What to know about a UN vote to send a Kenya-led force to Haiti to curb gang violence

Armed members of "G9 and Family" march in a protest against Haitian Prime Minister Ariel Henry in Port-au-Prince, Haiti, Tuesday, Sept. 19, 2023. (AP Photo/Odelyn Joseph) (ASSOCIATED PRESS)

SAN JUAN, Puerto Rico (AP) — The U.N. Security Council has approved a resolution that authorizes deployment of a multinational force to Haiti led by Kenya to help combat violent gangs that have grown incredibly powerful and overwhelmed police.

Haiti first requested such an intervention in October 2022, but neither the U.S. nor the U.N. were willing to lead one, and U.S. efforts to persuade Canada to do so were unsuccessful.

Then Kenya stepped up in July with an offer to lead a multinational force. The U.S. forwarded a resolution to the U.N. Security Council to authorize the force, and the council approved it Monday afternoon with 13 votes and two abstentions from China and the Russian Federation.

Some things to know:


Haitian Prime Minister Ariel Henry first requested the immediate deployment of an armed force in October 2022. At that time, a powerful gang alliance known as “G9 and Family” led by a former police officer had seized control of a key fuel terminal in the capital of Port-au-Prince, paralyzing the country and cutting off access to water, fuel and basic goods.

The gang eventually allowed fuel trucks to enter the area, but since then, gangs have only grown more powerful. From Jan. 1 to Aug. 15, more than 2,400 people in Haiti have been reported killed, more than 950 kidnapped and more than 900 injured, according to U.N. statistics.

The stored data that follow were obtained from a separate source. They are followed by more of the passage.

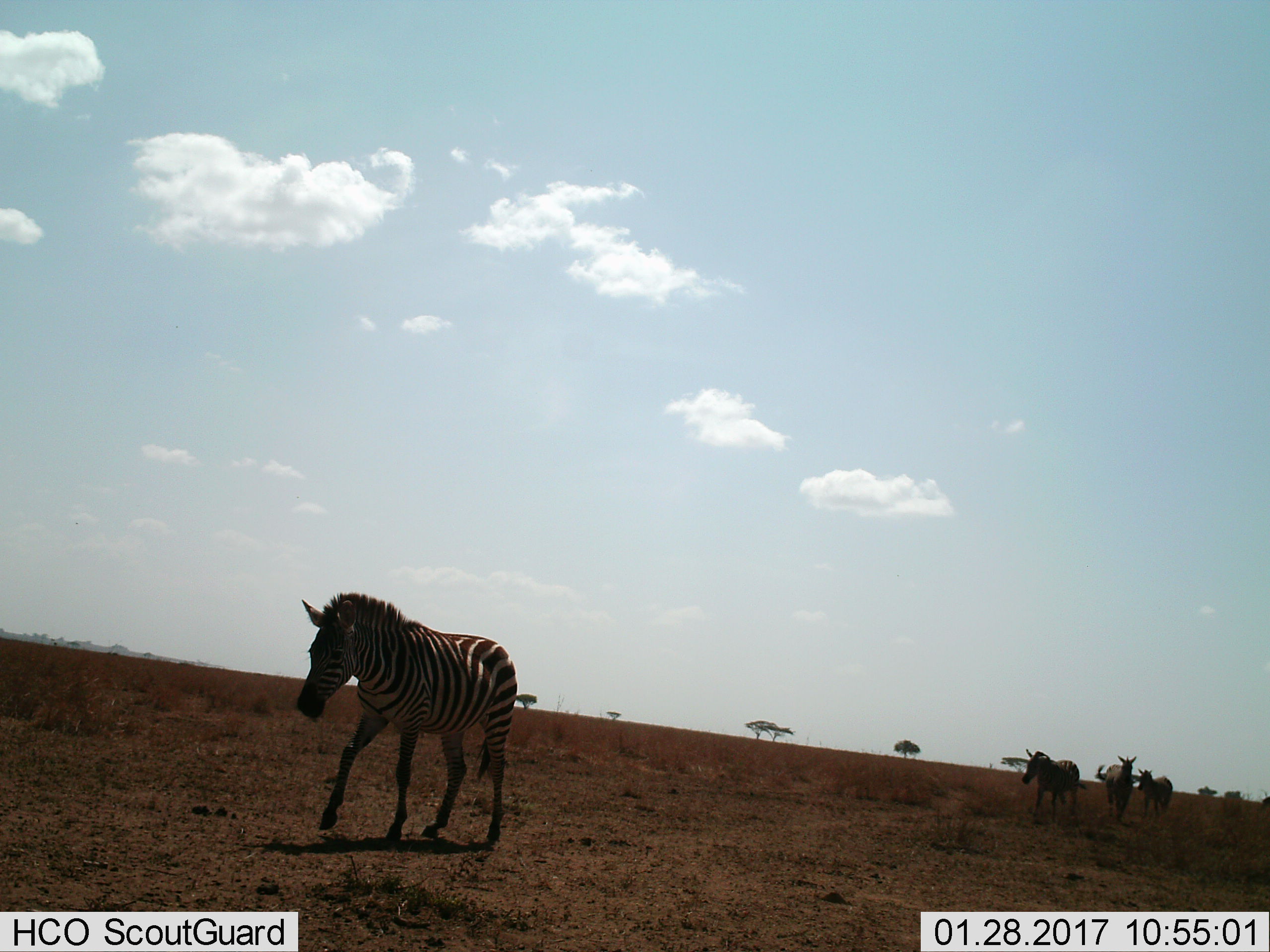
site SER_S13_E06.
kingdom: Animalia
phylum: Chordata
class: Mammalia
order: Perissodactyla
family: Equidae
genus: Equus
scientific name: Equus quagga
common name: plains zebra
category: zebraplains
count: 3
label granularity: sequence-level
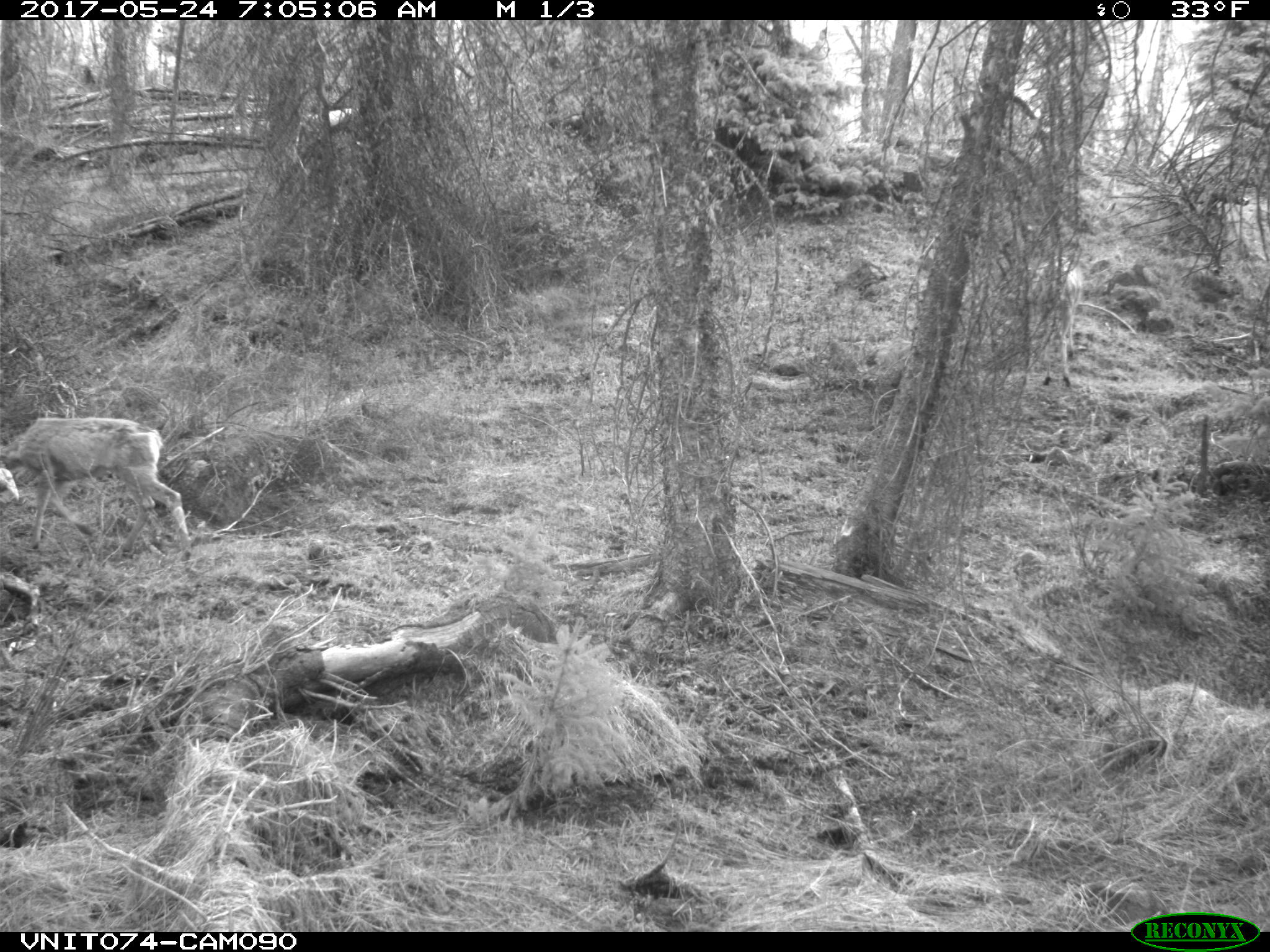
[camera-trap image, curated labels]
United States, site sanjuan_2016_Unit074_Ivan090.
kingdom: Animalia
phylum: Chordata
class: Mammalia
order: Artiodactyla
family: Cervidae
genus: Odocoileus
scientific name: Odocoileus hemionus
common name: mule deer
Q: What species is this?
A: Odocoileus hemionus (mule deer).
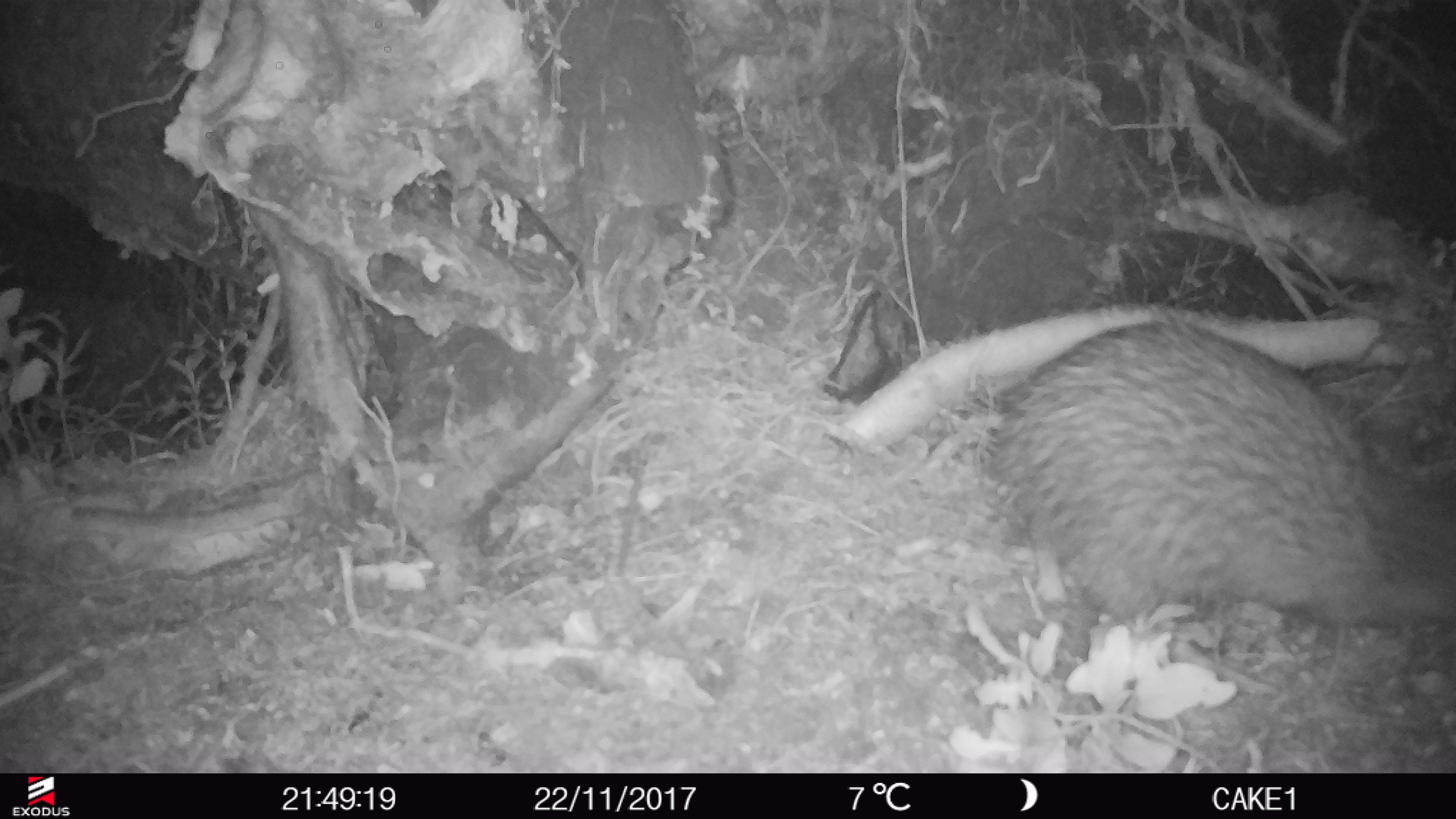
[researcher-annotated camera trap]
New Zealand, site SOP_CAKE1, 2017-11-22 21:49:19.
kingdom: Animalia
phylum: Chordata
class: Aves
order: Apterygiformes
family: Apterygidae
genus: Apteryx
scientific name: Apteryx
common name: kiwi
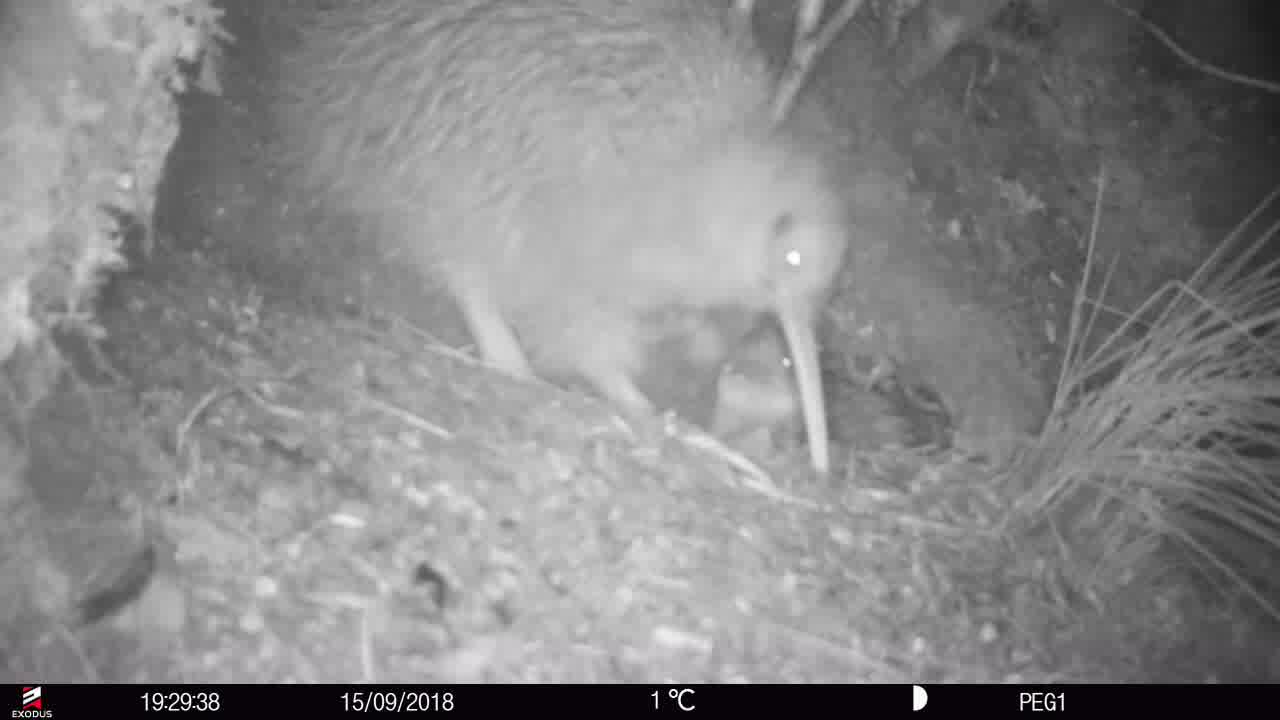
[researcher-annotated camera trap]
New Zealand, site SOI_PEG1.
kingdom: Animalia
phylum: Chordata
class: Aves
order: Apterygiformes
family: Apterygidae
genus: Apteryx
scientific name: Apteryx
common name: kiwi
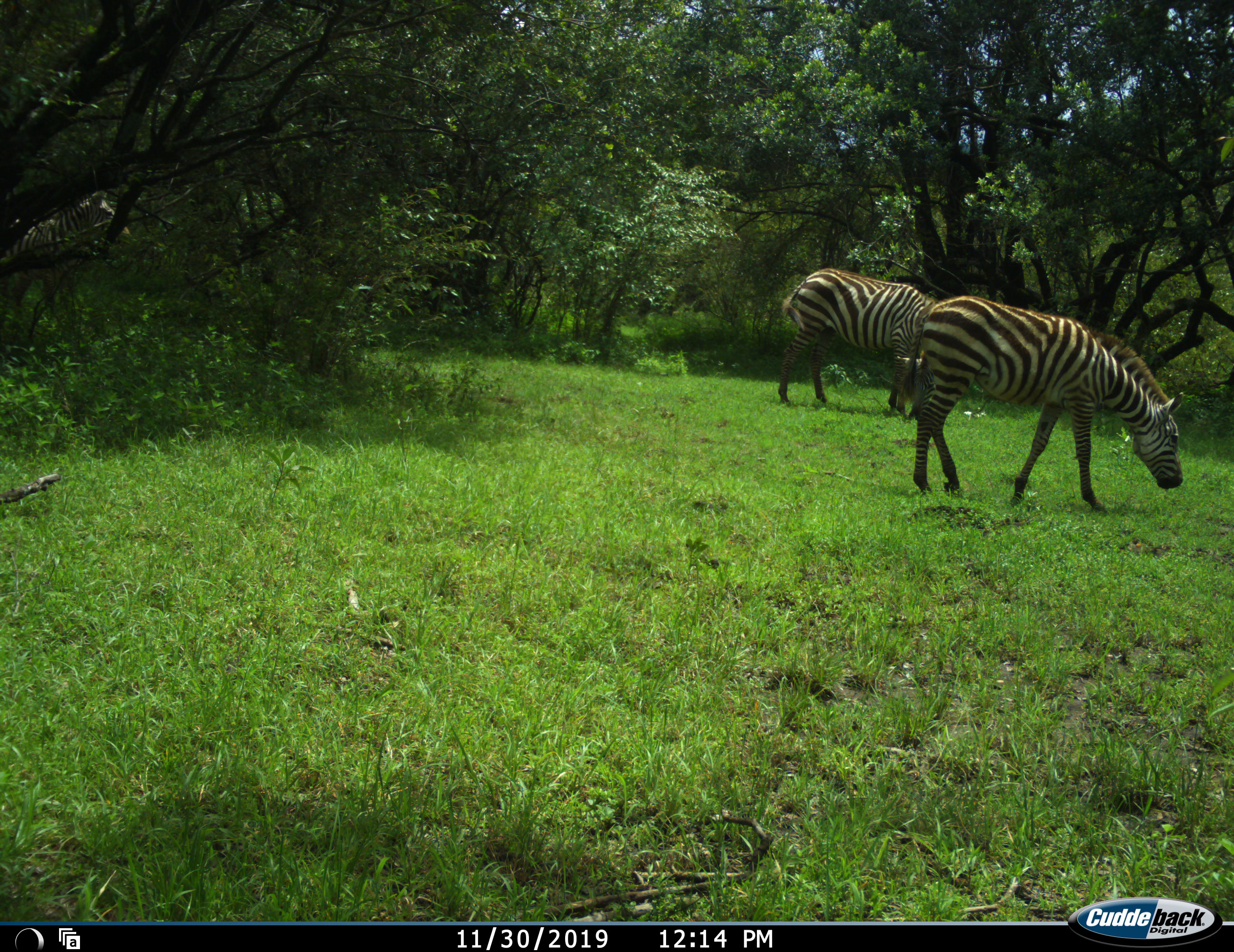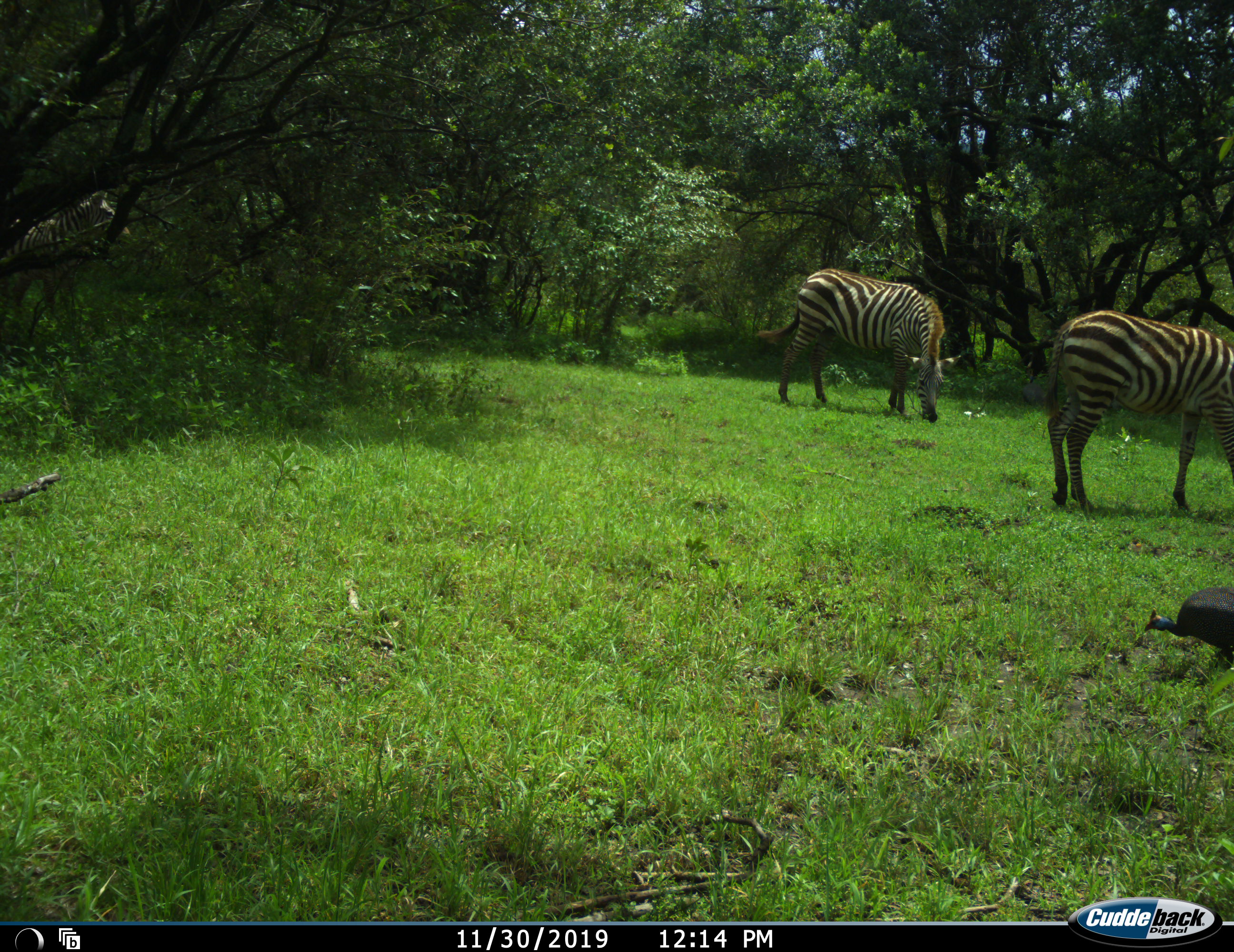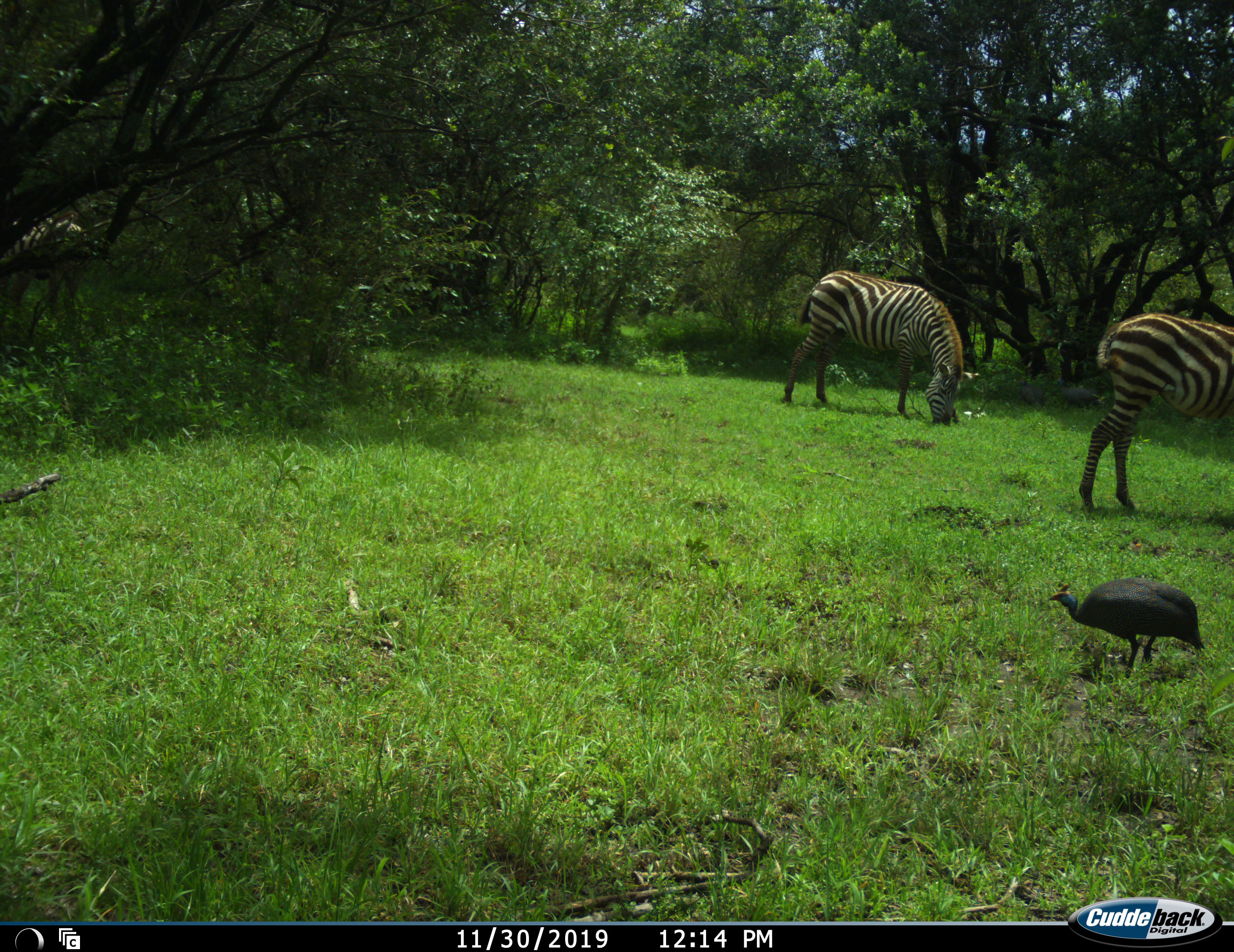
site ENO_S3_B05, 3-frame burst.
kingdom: Animalia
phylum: Chordata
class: Aves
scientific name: Aves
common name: bird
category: birdother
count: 1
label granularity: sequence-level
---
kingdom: Animalia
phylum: Chordata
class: Mammalia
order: Perissodactyla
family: Equidae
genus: Equus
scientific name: Equus quagga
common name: plains zebra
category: zebraplains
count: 3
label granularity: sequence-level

More than 200,000 others have lost their homes as rival gangs warring over territory pillage communities. Haiti’s National Police have launched several operations targeting gangs, but the police agency is under resourced, with only 10,000 active officers for a country of more than 11 million people.


U.N. Security Council approval of a deployment of a foreign armed force to Haiti helps gives the intervention weight under international law. The council has 15 members, and a majority of nine votes is needed for a decision.

Only five members, the U.S., U.K., China, France and Russia, are allowed to veto proposals. Just one veto means a decision or resolution would not be approved. Countries also can abstain instead of casting a veto.


The seven-page resolution drafted by the U.S. government and obtained by The Associated Press ahead of the vote authorizes a one-year deployment of a multinational armed force to help Haiti fight gangs. It welcomes Kenya’s offer to lead the force, which would be funded by voluntary contributions, with the U.S. already having pledged $100 million.

The resolution calls for the force to be reviewed after nine months, and for leaders of the mission to inform the council of the mission’s goals, rules of engagement, financial needs and other issues before a full deployment.

The resolution calls for the force to work with Haiti’s National Police to “counter gangs and improve security conditions” as well as secure key infrastructure such as ports, the airport and critical intersections. The force also would be allowed to “adopt urgent temporary measures on an exceptional basis” to prevent deaths and help secure the country.


Haitians are skeptical about a foreign armed force given a sexual abuse scandal and deadly cholera outbreak that followed the 2004 deployment of a U.N. stabilizing mission that lasted 13 years.

However, Haitians also acknowledge there are few other options that could help quell violence inflicted by gangs estimated to control up to 80% of Port-au-Prince.

Critics of the plan note that police in Kenya have been accused of killings and torture, and some wonder how an English-speaking force would interact with a population that speaks mostly Haitian Creole.


There have been at least three major foreign military interventions in Haiti since the early 1900s led by the U.S. and the U.N.

The last time a force was deployed to Haiti was in June 2004, when the U.N. approved a stabilization mission after former Haitian President Jean-Bertrand Aristide was overthrown in a rebellion initially organized by a street gang. The upheaval prompted the U.S., France, Canada and Chile to send troops that were soon replaced by the U.N. mission that ended in 2017.

The U.N. mission was marred by allegations that more than 100 U.N. peacekeepers had engaged in sexual misconduct, including sexual abuse of minors. Also, sewage runoff from a U.N. peacekeeper camp was blamed for a cholera epidemic in which nearly 10,000 people died.